Is this ever done? If so, what do you tweak and why?
BGP timers in the DC for peering and dead time.
Direct links on stable gear drop them all the way down. They were designed for unpredictable WAN links not DC links.
Honestly BFD and fast-reroute when available have made timers a non-issue.
Quote from: that1guy15 on December 10, 2016, 02:07:08 PM
BGP timers in the DC for peering and dead time.
Direct links on stable gear drop them all the way down. They were designed for unpredictable WAN links not DC links.
Honestly BFD and fast-reroute when available have made timers a non-issue.
I think I'm going to wind up learning something here... but that's what this place is for, right?
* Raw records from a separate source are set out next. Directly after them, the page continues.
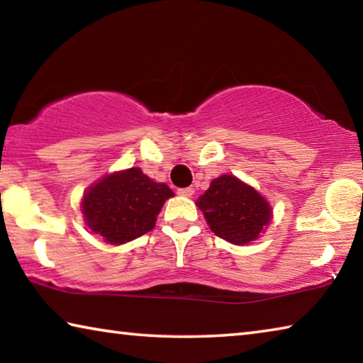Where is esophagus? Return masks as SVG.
<instances>
[{
	"label": "esophagus",
	"instance_id": "obj_1",
	"mask_svg": "<svg viewBox=\"0 0 363 363\" xmlns=\"http://www.w3.org/2000/svg\"><path fill=\"white\" fill-rule=\"evenodd\" d=\"M177 194H179L181 196H192V195H194V189H192V187L177 189Z\"/></svg>",
	"mask_w": 363,
	"mask_h": 363
}]
</instances>
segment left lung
<instances>
[{
  "label": "left lung",
  "instance_id": "obj_1",
  "mask_svg": "<svg viewBox=\"0 0 363 363\" xmlns=\"http://www.w3.org/2000/svg\"><path fill=\"white\" fill-rule=\"evenodd\" d=\"M196 205L214 235L233 245L256 240L272 214L266 199L230 174L216 177Z\"/></svg>",
  "mask_w": 363,
  "mask_h": 363
}]
</instances>
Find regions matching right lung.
I'll use <instances>...</instances> for the list:
<instances>
[{"instance_id": "1", "label": "right lung", "mask_w": 363, "mask_h": 363, "mask_svg": "<svg viewBox=\"0 0 363 363\" xmlns=\"http://www.w3.org/2000/svg\"><path fill=\"white\" fill-rule=\"evenodd\" d=\"M167 184L153 182L139 168L106 176L86 190V224L112 245L131 242L155 227L157 214L173 196Z\"/></svg>"}]
</instances>
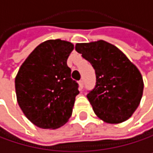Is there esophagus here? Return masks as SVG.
Listing matches in <instances>:
<instances>
[{
  "mask_svg": "<svg viewBox=\"0 0 153 153\" xmlns=\"http://www.w3.org/2000/svg\"><path fill=\"white\" fill-rule=\"evenodd\" d=\"M78 83H79V89L82 90L83 89V87H84V80L83 79H80Z\"/></svg>",
  "mask_w": 153,
  "mask_h": 153,
  "instance_id": "1",
  "label": "esophagus"
}]
</instances>
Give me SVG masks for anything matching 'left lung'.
Here are the masks:
<instances>
[{
  "label": "left lung",
  "instance_id": "1",
  "mask_svg": "<svg viewBox=\"0 0 153 153\" xmlns=\"http://www.w3.org/2000/svg\"><path fill=\"white\" fill-rule=\"evenodd\" d=\"M76 50L95 69L96 86L87 97L96 115L111 124L131 117L143 92L138 68L119 48L103 40L76 44Z\"/></svg>",
  "mask_w": 153,
  "mask_h": 153
}]
</instances>
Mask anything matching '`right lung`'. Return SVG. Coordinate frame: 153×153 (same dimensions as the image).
I'll return each mask as SVG.
<instances>
[{
    "label": "right lung",
    "mask_w": 153,
    "mask_h": 153,
    "mask_svg": "<svg viewBox=\"0 0 153 153\" xmlns=\"http://www.w3.org/2000/svg\"><path fill=\"white\" fill-rule=\"evenodd\" d=\"M74 45L48 40L38 45L15 77L17 101L26 118L42 128H57L72 115L78 84L66 61Z\"/></svg>",
    "instance_id": "right-lung-1"
}]
</instances>
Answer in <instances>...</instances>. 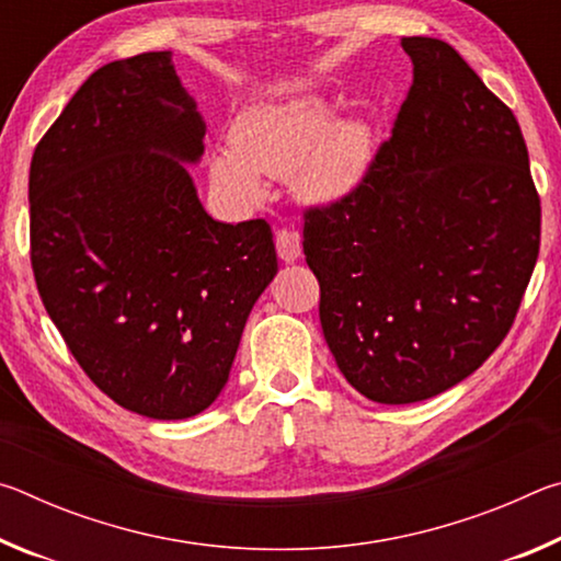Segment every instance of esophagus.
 <instances>
[{
    "mask_svg": "<svg viewBox=\"0 0 561 561\" xmlns=\"http://www.w3.org/2000/svg\"><path fill=\"white\" fill-rule=\"evenodd\" d=\"M277 254L282 262H297L301 257V240L294 230H279L277 232Z\"/></svg>",
    "mask_w": 561,
    "mask_h": 561,
    "instance_id": "esophagus-1",
    "label": "esophagus"
}]
</instances>
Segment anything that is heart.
<instances>
[{
  "instance_id": "b5f03b06",
  "label": "heart",
  "mask_w": 561,
  "mask_h": 561,
  "mask_svg": "<svg viewBox=\"0 0 561 561\" xmlns=\"http://www.w3.org/2000/svg\"><path fill=\"white\" fill-rule=\"evenodd\" d=\"M232 148H217L210 173L227 195L257 203L264 175L291 180L301 201L334 205L366 183L376 158L374 128L358 116L334 118L319 93L260 101L234 118Z\"/></svg>"
}]
</instances>
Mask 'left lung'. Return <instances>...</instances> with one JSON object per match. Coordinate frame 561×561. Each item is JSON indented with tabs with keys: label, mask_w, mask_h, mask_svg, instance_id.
I'll return each mask as SVG.
<instances>
[{
	"label": "left lung",
	"mask_w": 561,
	"mask_h": 561,
	"mask_svg": "<svg viewBox=\"0 0 561 561\" xmlns=\"http://www.w3.org/2000/svg\"><path fill=\"white\" fill-rule=\"evenodd\" d=\"M413 87L346 201L307 213L304 254L339 371L368 401L417 403L478 371L539 254L519 123L450 44L405 36Z\"/></svg>",
	"instance_id": "left-lung-1"
}]
</instances>
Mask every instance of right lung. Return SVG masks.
Listing matches in <instances>:
<instances>
[{
	"instance_id": "obj_1",
	"label": "right lung",
	"mask_w": 561,
	"mask_h": 561,
	"mask_svg": "<svg viewBox=\"0 0 561 561\" xmlns=\"http://www.w3.org/2000/svg\"><path fill=\"white\" fill-rule=\"evenodd\" d=\"M203 138L173 51H148L93 71L30 170L46 311L91 381L156 421L217 401L277 274L267 222H220L197 197Z\"/></svg>"
}]
</instances>
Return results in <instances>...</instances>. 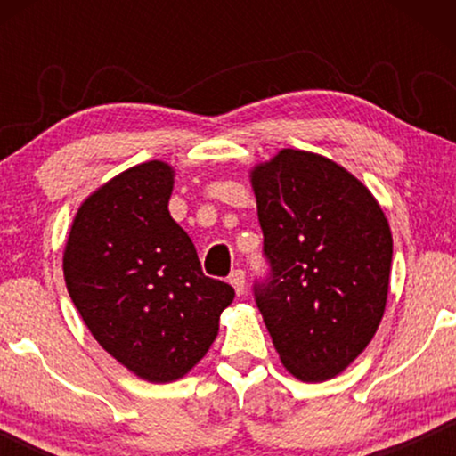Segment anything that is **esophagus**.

We ask and answer questions to learn and to keep sharp.
I'll start with, "what is peering and dead time?"
Sorry mixed up terms on my part. The timers Im talking about are the keep-alive and holddown timers. Dead timers mixed up in my head as BGP Dead Peer Detection which is used to quickly detect if a neighbor/peer in BGP is lost. Once noticed the peer and prefixes are flushed instantly which can reduce convergence from 3+ minutes to seconds or less.
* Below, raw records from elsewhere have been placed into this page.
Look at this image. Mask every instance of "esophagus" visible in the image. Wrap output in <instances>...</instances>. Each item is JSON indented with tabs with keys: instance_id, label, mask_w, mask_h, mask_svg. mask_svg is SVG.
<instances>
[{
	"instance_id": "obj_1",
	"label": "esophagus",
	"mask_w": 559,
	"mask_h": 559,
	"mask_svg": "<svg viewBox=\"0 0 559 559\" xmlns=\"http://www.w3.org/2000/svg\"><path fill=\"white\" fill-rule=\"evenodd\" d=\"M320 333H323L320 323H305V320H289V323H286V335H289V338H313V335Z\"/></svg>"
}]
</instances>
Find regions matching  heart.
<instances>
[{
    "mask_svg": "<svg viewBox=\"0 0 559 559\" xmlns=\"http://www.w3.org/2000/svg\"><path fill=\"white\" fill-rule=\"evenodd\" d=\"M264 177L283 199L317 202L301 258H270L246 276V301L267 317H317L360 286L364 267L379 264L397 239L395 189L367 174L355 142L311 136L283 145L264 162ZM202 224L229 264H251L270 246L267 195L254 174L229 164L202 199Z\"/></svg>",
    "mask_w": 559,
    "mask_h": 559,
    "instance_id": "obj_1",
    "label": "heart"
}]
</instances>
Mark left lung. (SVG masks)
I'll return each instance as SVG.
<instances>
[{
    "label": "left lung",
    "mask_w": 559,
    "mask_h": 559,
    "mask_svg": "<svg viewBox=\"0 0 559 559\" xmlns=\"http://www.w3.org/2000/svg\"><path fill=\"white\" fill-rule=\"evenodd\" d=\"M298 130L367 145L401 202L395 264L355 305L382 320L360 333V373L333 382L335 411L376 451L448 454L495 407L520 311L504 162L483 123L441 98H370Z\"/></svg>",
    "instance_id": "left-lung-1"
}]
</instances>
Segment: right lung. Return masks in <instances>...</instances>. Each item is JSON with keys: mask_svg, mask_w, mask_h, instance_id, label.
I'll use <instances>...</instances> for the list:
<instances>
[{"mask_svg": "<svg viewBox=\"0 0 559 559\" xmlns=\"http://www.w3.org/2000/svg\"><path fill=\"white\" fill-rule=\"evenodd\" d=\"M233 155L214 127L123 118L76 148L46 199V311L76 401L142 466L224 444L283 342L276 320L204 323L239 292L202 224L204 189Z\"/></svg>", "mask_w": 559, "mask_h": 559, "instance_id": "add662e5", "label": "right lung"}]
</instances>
Hold timers are the number of seconds to keep a peer session "established" without receiving a hello. Once the hold timer is reached the peer session goes "active" and prefixes from the peer are flushed. By default keep-alive is set to send every 60 seconds and hold down is 3x the keep-alive.
This means if a peer goes down it will take 3 minutes to notice and start the convergence process.
My recommendation was to reduce the timers to the smallest possible which is a keep-alive of 1 second and 2x for holddown. So 3 seconds to detect a peer loss. Not bad but as my original post said BFD and Dead Peer Detection drop this well below sub-second.
Sorry for all the mixup.
Honestly, this is all new to me, so I had no idea if you had a mixup or not. :D
But now that leads me to ask, why would the defaults be set the way they are if most rapid detection is preferable?
In my opinion, I wouldn't touch any of the timers. Between BFD and fast-fallover or whatever it's called, convergence time should be minimal.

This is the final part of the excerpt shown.